Exercise requirements> Each entry below must be repeated exactly, with pictures left out.

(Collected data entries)
%%

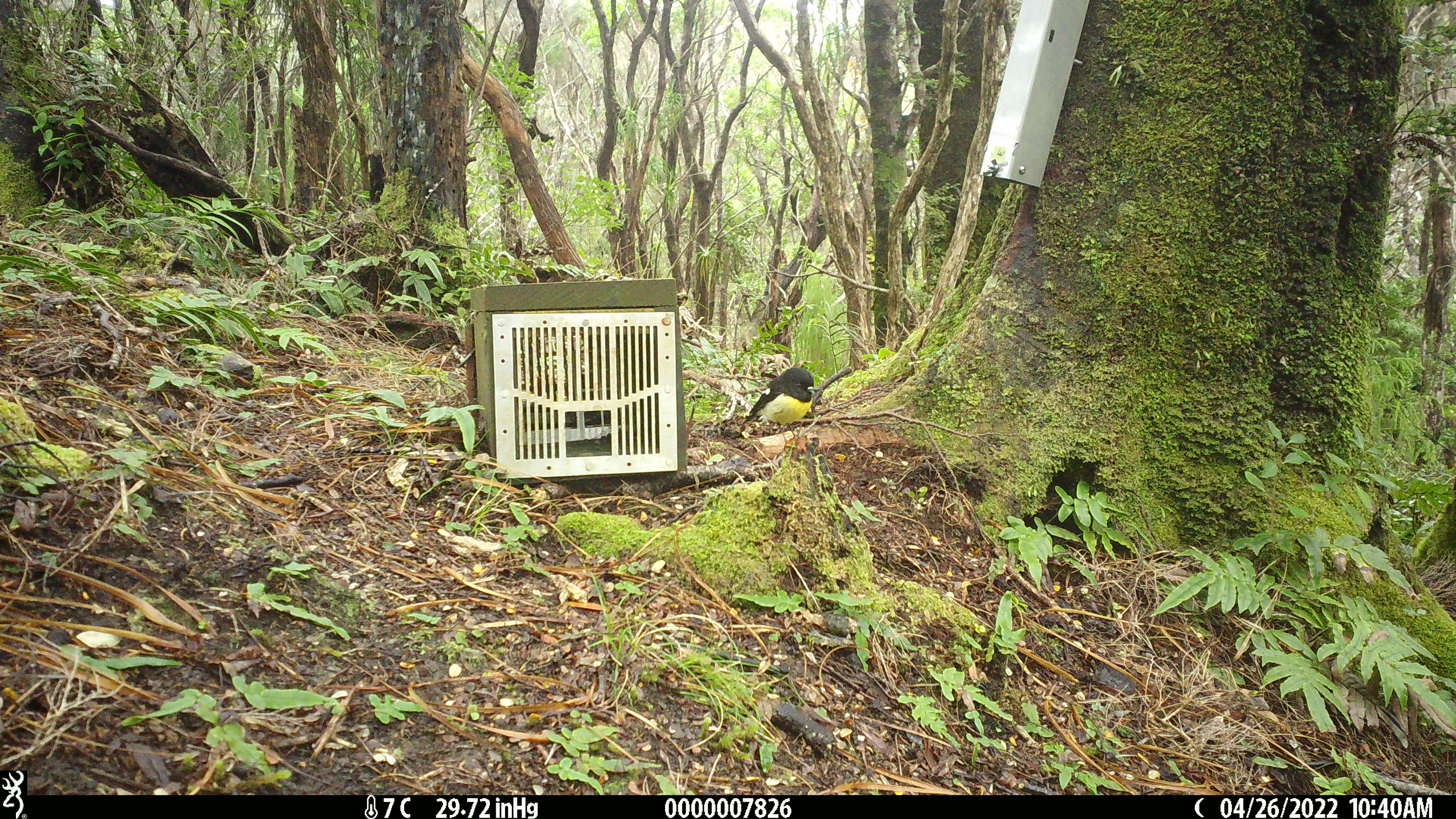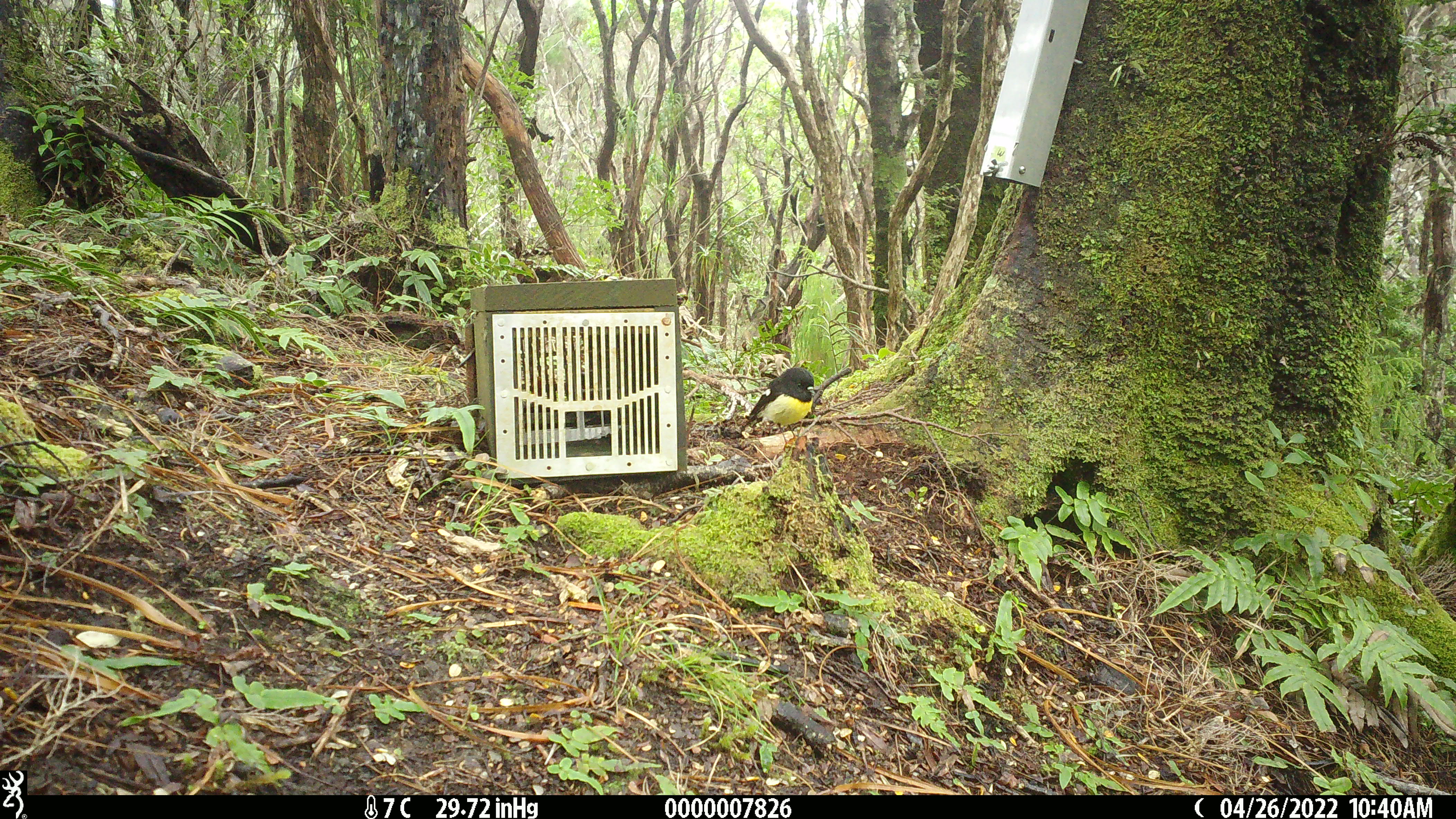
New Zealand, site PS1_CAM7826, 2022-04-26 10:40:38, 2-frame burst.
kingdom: Animalia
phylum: Chordata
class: Aves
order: Passeriformes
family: Petroicidae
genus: Petroica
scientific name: Petroica macrocephala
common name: tomtit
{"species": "tomtit (Petroica macrocephala)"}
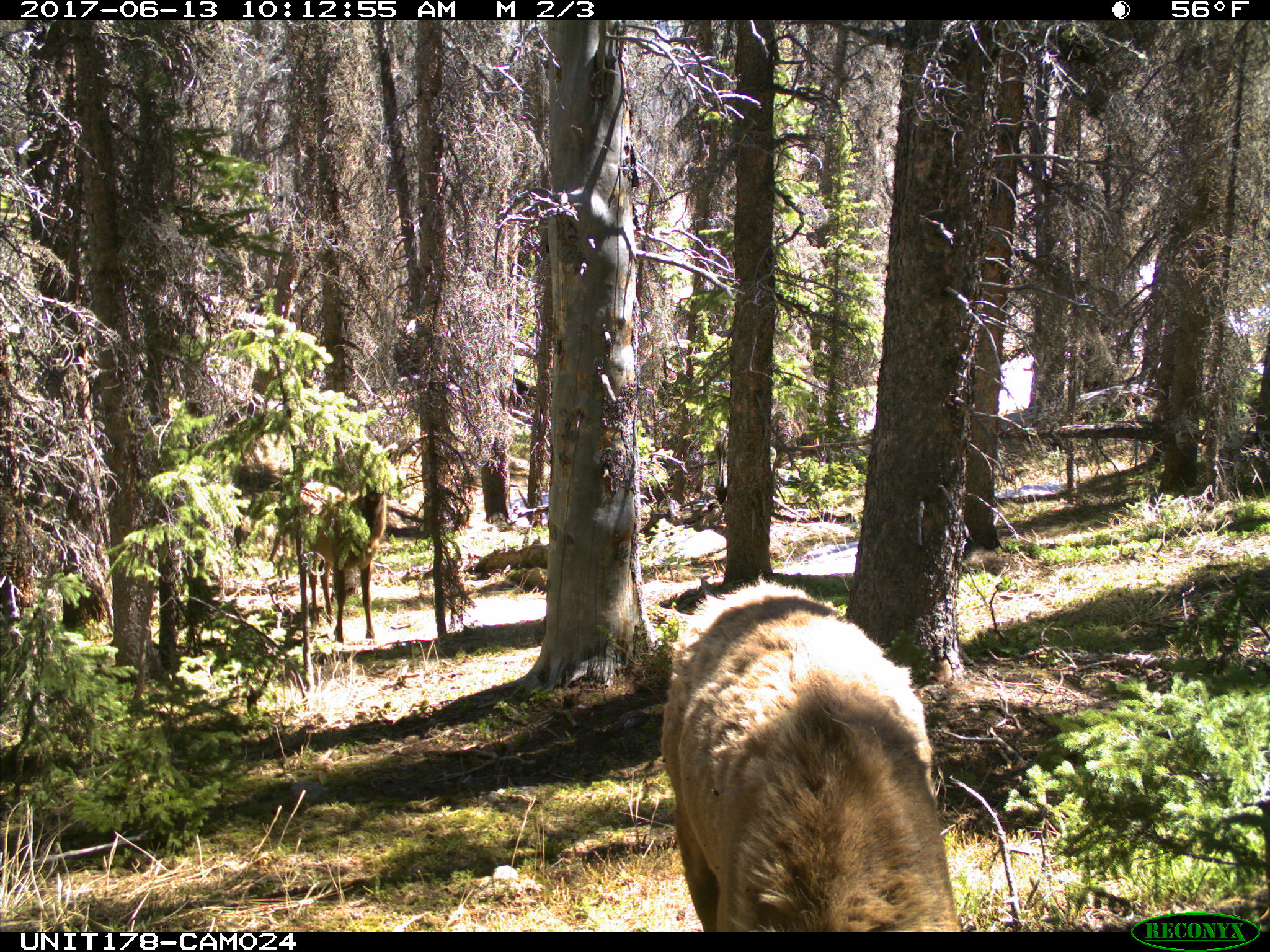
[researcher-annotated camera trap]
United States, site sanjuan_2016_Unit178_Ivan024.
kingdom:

%%

Answer to the problem>
New Zealand, site PS1_CAM7826, 2022-04-26 10:40:38, 2-frame burst.
kingdom: Animalia
phylum: Chordata
class: Aves
order: Passeriformes
family: Petroicidae
genus: Petroica
scientific name: Petroica macrocephala
common name: tomtit
{"species": "tomtit (Petroica macrocephala)"}
[researcher-annotated camera trap]
United States, site sanjuan_2016_Unit178_Ivan024.
kingdom:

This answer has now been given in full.